§ Consignes
**a)** D'après la critique du disque So Romantic, quel orchestre accompagne Cyrille Dubois, et sous quelle direction ?
**b)** Recopiez fidèlement le passage de la critique du disque So Romantic qui s'ouvre sur les mots contenant "Airs d’opéras comiques" et se clôt sur "Dumoussaud. CD Alpha-Classics.".
**c)** Selon la critique du disque So Romantic, pourquoi Cyrille Dubois a-t-il bâti son enregistrement à partir des rôles chantés par Gustave Roger ?

§ Texte à lire
:::

Cyrille Dubois
So Romantic !
Airs d’opéras comiques francais d’Auber, Godart, Thomas, Boeieldieu, Halévy, Clapisson, Donizetti, Gounod, Luce-Varklet, Bizet, Dubois, Silver, Delibes, Saint-Saëns. Cyrille Dubois, ténor. Orchestre national de Lille, direction Pierre Dumoussaud. CD Alpha-Classics.
Dix-sept air d’opéras comiques français du XIXe siècle. Plus d’une heure de musique. Et sans une once de lassitude, tant s’avère grande la variété des pages, des registres et des sentiments. Et toujours la même distinction, la même mélodieuse ligne de chant, la même clarté de prononciation, une égale attention accordée aux mots du texte, la même souveraine technique. À bientôt 40 ans, le ténor français au sommet de son art propose un vaste récital contenant de brillantes pépites.
Cyrille Dubois nous a confié le sens du projet: «Pour le disque, j’ai réussi à identifier un ténor Gustave Roger [1815 – 1879] qui excellait dans ce répertoire et j’ai donc construit mon enregistrement à partir des rôles qu’il avait chantés, sans me cantonner au seul Gustave Roger, mais en respectant cette typologie vocale. Et on a parcouru ainsi cent ans de l’histoire de l’opéra français, avec de vraies découvertes d’airs et de compositeurs. »

:::

§ Données fournies

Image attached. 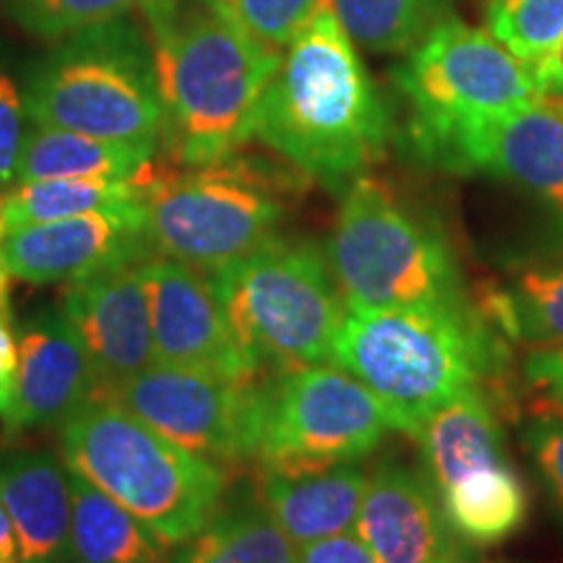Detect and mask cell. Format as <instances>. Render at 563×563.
Wrapping results in <instances>:
<instances>
[{"label": "cell", "mask_w": 563, "mask_h": 563, "mask_svg": "<svg viewBox=\"0 0 563 563\" xmlns=\"http://www.w3.org/2000/svg\"><path fill=\"white\" fill-rule=\"evenodd\" d=\"M144 13L167 152L183 167L230 159L256 136L258 104L282 51L245 32L214 0L191 11L159 0Z\"/></svg>", "instance_id": "1"}, {"label": "cell", "mask_w": 563, "mask_h": 563, "mask_svg": "<svg viewBox=\"0 0 563 563\" xmlns=\"http://www.w3.org/2000/svg\"><path fill=\"white\" fill-rule=\"evenodd\" d=\"M389 131V112L327 0L282 53L256 139L340 191L384 157Z\"/></svg>", "instance_id": "2"}, {"label": "cell", "mask_w": 563, "mask_h": 563, "mask_svg": "<svg viewBox=\"0 0 563 563\" xmlns=\"http://www.w3.org/2000/svg\"><path fill=\"white\" fill-rule=\"evenodd\" d=\"M496 340L467 308L344 311L332 365L376 394L397 431L420 426L464 389L493 373Z\"/></svg>", "instance_id": "3"}, {"label": "cell", "mask_w": 563, "mask_h": 563, "mask_svg": "<svg viewBox=\"0 0 563 563\" xmlns=\"http://www.w3.org/2000/svg\"><path fill=\"white\" fill-rule=\"evenodd\" d=\"M66 467L125 506L150 530L178 548L220 509L228 475L154 431L108 397H89L60 426Z\"/></svg>", "instance_id": "4"}, {"label": "cell", "mask_w": 563, "mask_h": 563, "mask_svg": "<svg viewBox=\"0 0 563 563\" xmlns=\"http://www.w3.org/2000/svg\"><path fill=\"white\" fill-rule=\"evenodd\" d=\"M211 285L238 347L258 373L332 363L347 308L316 245L274 235L211 272Z\"/></svg>", "instance_id": "5"}, {"label": "cell", "mask_w": 563, "mask_h": 563, "mask_svg": "<svg viewBox=\"0 0 563 563\" xmlns=\"http://www.w3.org/2000/svg\"><path fill=\"white\" fill-rule=\"evenodd\" d=\"M329 266L347 311L464 306L460 269L441 232L371 175L344 188Z\"/></svg>", "instance_id": "6"}, {"label": "cell", "mask_w": 563, "mask_h": 563, "mask_svg": "<svg viewBox=\"0 0 563 563\" xmlns=\"http://www.w3.org/2000/svg\"><path fill=\"white\" fill-rule=\"evenodd\" d=\"M24 112L45 129L157 152L165 118L152 51L118 19L70 34L66 45L34 70L24 91Z\"/></svg>", "instance_id": "7"}, {"label": "cell", "mask_w": 563, "mask_h": 563, "mask_svg": "<svg viewBox=\"0 0 563 563\" xmlns=\"http://www.w3.org/2000/svg\"><path fill=\"white\" fill-rule=\"evenodd\" d=\"M150 251L199 272H217L272 241L285 217L269 178L249 165L150 167L141 191Z\"/></svg>", "instance_id": "8"}, {"label": "cell", "mask_w": 563, "mask_h": 563, "mask_svg": "<svg viewBox=\"0 0 563 563\" xmlns=\"http://www.w3.org/2000/svg\"><path fill=\"white\" fill-rule=\"evenodd\" d=\"M394 79L412 104L415 141L435 165L464 125L543 100L530 63L456 16L418 42Z\"/></svg>", "instance_id": "9"}, {"label": "cell", "mask_w": 563, "mask_h": 563, "mask_svg": "<svg viewBox=\"0 0 563 563\" xmlns=\"http://www.w3.org/2000/svg\"><path fill=\"white\" fill-rule=\"evenodd\" d=\"M264 467H319L357 462L397 422L382 399L336 365H308L264 382Z\"/></svg>", "instance_id": "10"}, {"label": "cell", "mask_w": 563, "mask_h": 563, "mask_svg": "<svg viewBox=\"0 0 563 563\" xmlns=\"http://www.w3.org/2000/svg\"><path fill=\"white\" fill-rule=\"evenodd\" d=\"M264 384L217 373L154 363L104 394L150 422L154 431L211 462H238L258 454Z\"/></svg>", "instance_id": "11"}, {"label": "cell", "mask_w": 563, "mask_h": 563, "mask_svg": "<svg viewBox=\"0 0 563 563\" xmlns=\"http://www.w3.org/2000/svg\"><path fill=\"white\" fill-rule=\"evenodd\" d=\"M152 316L154 363L253 382V368L238 347L211 279L194 266L157 256L141 262Z\"/></svg>", "instance_id": "12"}, {"label": "cell", "mask_w": 563, "mask_h": 563, "mask_svg": "<svg viewBox=\"0 0 563 563\" xmlns=\"http://www.w3.org/2000/svg\"><path fill=\"white\" fill-rule=\"evenodd\" d=\"M144 211L66 217L5 232L0 258L13 279L30 285H70L112 266L150 258Z\"/></svg>", "instance_id": "13"}, {"label": "cell", "mask_w": 563, "mask_h": 563, "mask_svg": "<svg viewBox=\"0 0 563 563\" xmlns=\"http://www.w3.org/2000/svg\"><path fill=\"white\" fill-rule=\"evenodd\" d=\"M443 167H473L543 199L563 220V115L538 100L477 118L456 133Z\"/></svg>", "instance_id": "14"}, {"label": "cell", "mask_w": 563, "mask_h": 563, "mask_svg": "<svg viewBox=\"0 0 563 563\" xmlns=\"http://www.w3.org/2000/svg\"><path fill=\"white\" fill-rule=\"evenodd\" d=\"M60 308L87 347L95 368V394L115 389L154 365L150 298L141 262L70 282Z\"/></svg>", "instance_id": "15"}, {"label": "cell", "mask_w": 563, "mask_h": 563, "mask_svg": "<svg viewBox=\"0 0 563 563\" xmlns=\"http://www.w3.org/2000/svg\"><path fill=\"white\" fill-rule=\"evenodd\" d=\"M16 397L5 435L63 426L95 394V368L63 308H45L16 329Z\"/></svg>", "instance_id": "16"}, {"label": "cell", "mask_w": 563, "mask_h": 563, "mask_svg": "<svg viewBox=\"0 0 563 563\" xmlns=\"http://www.w3.org/2000/svg\"><path fill=\"white\" fill-rule=\"evenodd\" d=\"M355 532L378 563H431L462 545L431 477L397 462L365 481Z\"/></svg>", "instance_id": "17"}, {"label": "cell", "mask_w": 563, "mask_h": 563, "mask_svg": "<svg viewBox=\"0 0 563 563\" xmlns=\"http://www.w3.org/2000/svg\"><path fill=\"white\" fill-rule=\"evenodd\" d=\"M368 475L357 462L264 467L258 501L295 545L355 530Z\"/></svg>", "instance_id": "18"}, {"label": "cell", "mask_w": 563, "mask_h": 563, "mask_svg": "<svg viewBox=\"0 0 563 563\" xmlns=\"http://www.w3.org/2000/svg\"><path fill=\"white\" fill-rule=\"evenodd\" d=\"M0 504L16 530L19 563H74L68 467L58 456L0 454Z\"/></svg>", "instance_id": "19"}, {"label": "cell", "mask_w": 563, "mask_h": 563, "mask_svg": "<svg viewBox=\"0 0 563 563\" xmlns=\"http://www.w3.org/2000/svg\"><path fill=\"white\" fill-rule=\"evenodd\" d=\"M418 441L428 477L439 493L467 473L506 460L501 426L481 386L464 389L441 405L420 426Z\"/></svg>", "instance_id": "20"}, {"label": "cell", "mask_w": 563, "mask_h": 563, "mask_svg": "<svg viewBox=\"0 0 563 563\" xmlns=\"http://www.w3.org/2000/svg\"><path fill=\"white\" fill-rule=\"evenodd\" d=\"M70 559L74 563H167L170 545L139 517L68 470Z\"/></svg>", "instance_id": "21"}, {"label": "cell", "mask_w": 563, "mask_h": 563, "mask_svg": "<svg viewBox=\"0 0 563 563\" xmlns=\"http://www.w3.org/2000/svg\"><path fill=\"white\" fill-rule=\"evenodd\" d=\"M154 152L87 136V133L34 125L24 133L16 183L53 178H136L152 165Z\"/></svg>", "instance_id": "22"}, {"label": "cell", "mask_w": 563, "mask_h": 563, "mask_svg": "<svg viewBox=\"0 0 563 563\" xmlns=\"http://www.w3.org/2000/svg\"><path fill=\"white\" fill-rule=\"evenodd\" d=\"M152 167V165H150ZM144 173L136 178H53L16 183L3 196L0 220L3 235L26 224L66 220V217L95 214H129L141 211Z\"/></svg>", "instance_id": "23"}, {"label": "cell", "mask_w": 563, "mask_h": 563, "mask_svg": "<svg viewBox=\"0 0 563 563\" xmlns=\"http://www.w3.org/2000/svg\"><path fill=\"white\" fill-rule=\"evenodd\" d=\"M449 525L464 543H501L522 527L527 517V490L509 460L467 473L441 490Z\"/></svg>", "instance_id": "24"}, {"label": "cell", "mask_w": 563, "mask_h": 563, "mask_svg": "<svg viewBox=\"0 0 563 563\" xmlns=\"http://www.w3.org/2000/svg\"><path fill=\"white\" fill-rule=\"evenodd\" d=\"M167 563H298V545L279 530L262 501L217 509L201 532L178 545Z\"/></svg>", "instance_id": "25"}, {"label": "cell", "mask_w": 563, "mask_h": 563, "mask_svg": "<svg viewBox=\"0 0 563 563\" xmlns=\"http://www.w3.org/2000/svg\"><path fill=\"white\" fill-rule=\"evenodd\" d=\"M336 21L357 47L371 53H410L441 21L454 0H329Z\"/></svg>", "instance_id": "26"}, {"label": "cell", "mask_w": 563, "mask_h": 563, "mask_svg": "<svg viewBox=\"0 0 563 563\" xmlns=\"http://www.w3.org/2000/svg\"><path fill=\"white\" fill-rule=\"evenodd\" d=\"M488 306L511 340L538 347L563 342V262L514 274L490 295Z\"/></svg>", "instance_id": "27"}, {"label": "cell", "mask_w": 563, "mask_h": 563, "mask_svg": "<svg viewBox=\"0 0 563 563\" xmlns=\"http://www.w3.org/2000/svg\"><path fill=\"white\" fill-rule=\"evenodd\" d=\"M485 21L506 51L532 66L563 37V0H485Z\"/></svg>", "instance_id": "28"}, {"label": "cell", "mask_w": 563, "mask_h": 563, "mask_svg": "<svg viewBox=\"0 0 563 563\" xmlns=\"http://www.w3.org/2000/svg\"><path fill=\"white\" fill-rule=\"evenodd\" d=\"M13 21L37 37H70L159 0H5Z\"/></svg>", "instance_id": "29"}, {"label": "cell", "mask_w": 563, "mask_h": 563, "mask_svg": "<svg viewBox=\"0 0 563 563\" xmlns=\"http://www.w3.org/2000/svg\"><path fill=\"white\" fill-rule=\"evenodd\" d=\"M245 32L285 51L327 0H214Z\"/></svg>", "instance_id": "30"}, {"label": "cell", "mask_w": 563, "mask_h": 563, "mask_svg": "<svg viewBox=\"0 0 563 563\" xmlns=\"http://www.w3.org/2000/svg\"><path fill=\"white\" fill-rule=\"evenodd\" d=\"M525 446L548 493L563 511V412H543L525 426Z\"/></svg>", "instance_id": "31"}, {"label": "cell", "mask_w": 563, "mask_h": 563, "mask_svg": "<svg viewBox=\"0 0 563 563\" xmlns=\"http://www.w3.org/2000/svg\"><path fill=\"white\" fill-rule=\"evenodd\" d=\"M24 97L9 74L0 70V188L16 186V165L24 141Z\"/></svg>", "instance_id": "32"}, {"label": "cell", "mask_w": 563, "mask_h": 563, "mask_svg": "<svg viewBox=\"0 0 563 563\" xmlns=\"http://www.w3.org/2000/svg\"><path fill=\"white\" fill-rule=\"evenodd\" d=\"M525 378L540 397L563 410V342L527 352Z\"/></svg>", "instance_id": "33"}, {"label": "cell", "mask_w": 563, "mask_h": 563, "mask_svg": "<svg viewBox=\"0 0 563 563\" xmlns=\"http://www.w3.org/2000/svg\"><path fill=\"white\" fill-rule=\"evenodd\" d=\"M19 336L13 329L9 295H0V420L9 418L16 397Z\"/></svg>", "instance_id": "34"}, {"label": "cell", "mask_w": 563, "mask_h": 563, "mask_svg": "<svg viewBox=\"0 0 563 563\" xmlns=\"http://www.w3.org/2000/svg\"><path fill=\"white\" fill-rule=\"evenodd\" d=\"M298 563H378L355 530L298 548Z\"/></svg>", "instance_id": "35"}, {"label": "cell", "mask_w": 563, "mask_h": 563, "mask_svg": "<svg viewBox=\"0 0 563 563\" xmlns=\"http://www.w3.org/2000/svg\"><path fill=\"white\" fill-rule=\"evenodd\" d=\"M532 74L543 97L563 95V37L555 42L543 58L532 63Z\"/></svg>", "instance_id": "36"}, {"label": "cell", "mask_w": 563, "mask_h": 563, "mask_svg": "<svg viewBox=\"0 0 563 563\" xmlns=\"http://www.w3.org/2000/svg\"><path fill=\"white\" fill-rule=\"evenodd\" d=\"M0 563H19V540L9 511L0 504Z\"/></svg>", "instance_id": "37"}, {"label": "cell", "mask_w": 563, "mask_h": 563, "mask_svg": "<svg viewBox=\"0 0 563 563\" xmlns=\"http://www.w3.org/2000/svg\"><path fill=\"white\" fill-rule=\"evenodd\" d=\"M431 563H475V559H473V551H470V548L462 543V545H456L454 551L443 553L441 559H435Z\"/></svg>", "instance_id": "38"}, {"label": "cell", "mask_w": 563, "mask_h": 563, "mask_svg": "<svg viewBox=\"0 0 563 563\" xmlns=\"http://www.w3.org/2000/svg\"><path fill=\"white\" fill-rule=\"evenodd\" d=\"M545 100H548V102H551V104H553V108H555V110H559V112H561V115H563V95H559V97H545Z\"/></svg>", "instance_id": "39"}, {"label": "cell", "mask_w": 563, "mask_h": 563, "mask_svg": "<svg viewBox=\"0 0 563 563\" xmlns=\"http://www.w3.org/2000/svg\"><path fill=\"white\" fill-rule=\"evenodd\" d=\"M0 207H3V199H0ZM0 243H3V220H0Z\"/></svg>", "instance_id": "40"}]
</instances>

:::

§ Réponses par consigne
**a)** L'Orchestre national de Lille, sous la direction de Pierre Dumoussaud.

**b)**
Airs d’opéras comiques francais d’Auber, Godart, Thomas, Boeieldieu, Halévy, Clapisson, Donizetti, Gounod, Luce-Varklet, Bizet, Dubois, Silver, Delibes, Saint-Saëns. Cyrille Dubois, ténor. Orchestre national de Lille, direction Pierre Dumoussaud. CD Alpha-Classics.

**c)** Il avait identifié en Gustave Roger un ténor qui excellait dans ce répertoire. Il a donc construit le disque sur ses rôles, sans s'y limiter, mais en respectant cette typologie vocale.